> Okuma metni:
Ak Parti’nin seçimlerde oy kaybına uğramasının, bunu sağlarken Kürt oylarındaki düşüşü planlamanın, sonuçta Ak Parti’nin tek başına iktidarını engellemenin, CHP ile koalisyona zorlamanın, Ortadoğu’daki gelişmelerle iç içe olduğu konusunda en küçük bir şüphem yok.
Olan bitenin Ak Parti’nin bileğini bükme, yani Ortadoğu’da farklı bir süreç başlatma iradesini ezme amacı taşıdığını, Mısır’da, Tunus’ta yapılanın “Daha demokratik görüntü içinde” Türkiye’de de gerçekleştiğini düşünüyorum.
Belki daha da zayıflaştırılmış bir Ak Parti isterlerdi, “One Minute’ün rövanşı” ancak öyle tatmin edici bulunurdu ama halk ona izin vermedi. Yüzde 41 oyla yine de bu iradeyi en büyük parti haline getirdi ve terazinin kefesine koydu.
Ama küresel odakların Ortadoğu operasyonu bitmiş değil. Bilek bükme devam ediyor.
Yükselen terör dalgasının da bununla bağlantılı olduğunda şüphem yok.
Koalisyon temasları içinde gündeme gelen tavırlara bakmak gerekiyor:
Ak Parti’ye deniyor ki:
- Gözün tek başına iktidarda. Onun için koalisyona yanaşmıyorsun. Yeniden seçim istiyorsun. Seçimde oylarını artıracağını ve yeniden tek başına iktidar olacağını hesap ediyorsun.
Bu genel tespitten sonra “Ama öyle kolay değil” diye bir ara kelam ediliyor ve ardından farklı cenahlardan ama hemen aynı cümle kuruluyor:
- Tek başına iktidar olacak oyu alabilirsin ama ülkeyi yönetemezsin.
- Tek başına iktidar olacak oyu alabilirsin ama sana ülkeyi yönettirmeyiz!
Birinci cümleyi, Ak Parti yakınında bulunan hatta Başbakan’a yakın olanlar seslendiriyor. Bir tür stratejik değerlendirme bu. Bir ara “Global meşruiyyet için CHP ile koalisyon yapılmalı” sözü de aynı çevreler tarafından dile getirilmişti. Bu cümle de dikkatle okunduğunda, Türkiye’de olan bitenin Ortadoğu’daki gelişmelerle ilgili görüldüğü anlaşılacaktır. Bu öneriye göre CHP, global odakların stratejik hamlelerine paralel rol üstlenen bir siyasi yapı niteliği taşımış oluyor.

> Sağlanan veriler:
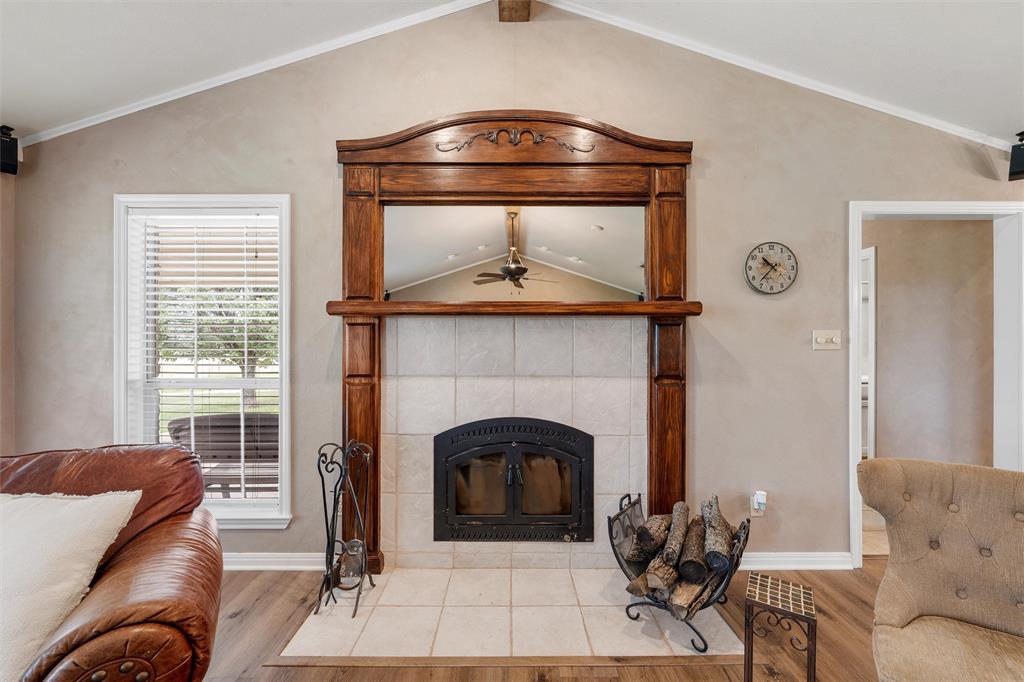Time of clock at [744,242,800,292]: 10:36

* * *

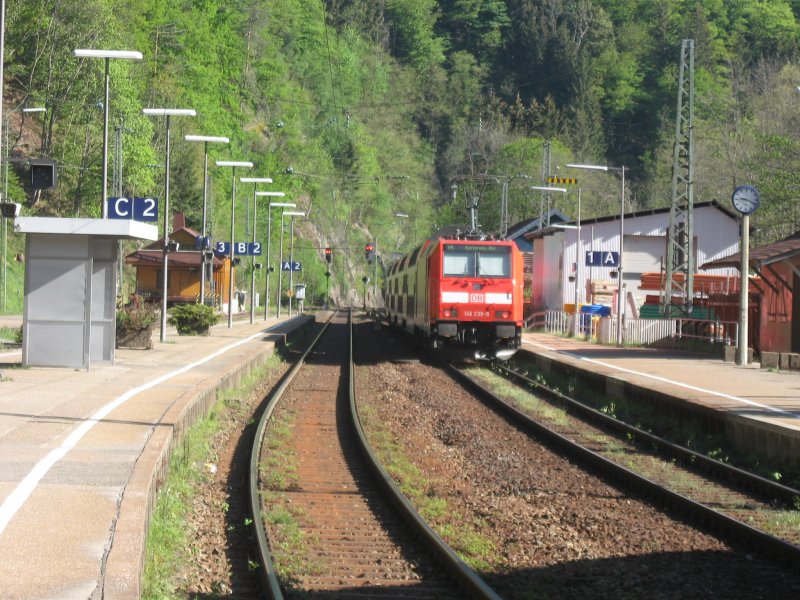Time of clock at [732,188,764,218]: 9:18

> Görevler:
**1.** Okuma metnine göre aşağıdaki soruları yanıtlayın:
(a) Ak Parti seçimde yüzde kaç oy aldı?
(b) Ak Parti hangi partiyle koalisyona zorlanıyor?
(c) "Tek başına iktidar olacak oyu alabilirsin ama ülkeyi yönetemezsin." cümlesini kimler seslendiriyor?
**2.** Okuma metninde "Olan bitenin Ak" sözlerinin geçtiği yerden başlayın, "olduğunda şüphem yok." sözlerinden sonra durun ve bu bölümü kelimesi kelimesine aktarın.

> Görev yanıtları:
**1.**
(a) Yüzde 41.
(b) CHP.
(c) Ak Parti yakınında bulunanlar, hatta Başbakan'a yakın olanlar.

**2.**
Olan bitenin Ak Parti’nin bileğini bükme, yani Ortadoğu’da farklı bir süreç başlatma iradesini ezme amacı taşıdığını, Mısır’da, Tunus’ta yapılanın “Daha demokratik görüntü içinde” Türkiye’de de gerçekleştiğini düşünüyorum.
Belki daha da zayıflaştırılmış bir Ak Parti isterlerdi, “One Minute’ün rövanşı” ancak öyle tatmin edici bulunurdu ama halk ona izin vermedi. Yüzde 41 oyla yine de bu iradeyi en büyük parti haline getirdi ve terazinin kefesine koydu.
Ama küresel odakların Ortadoğu operasyonu bitmiş değil. Bilek bükme devam ediyor.
Yükselen terör dalgasının da bununla bağlantılı olduğunda şüphem yok.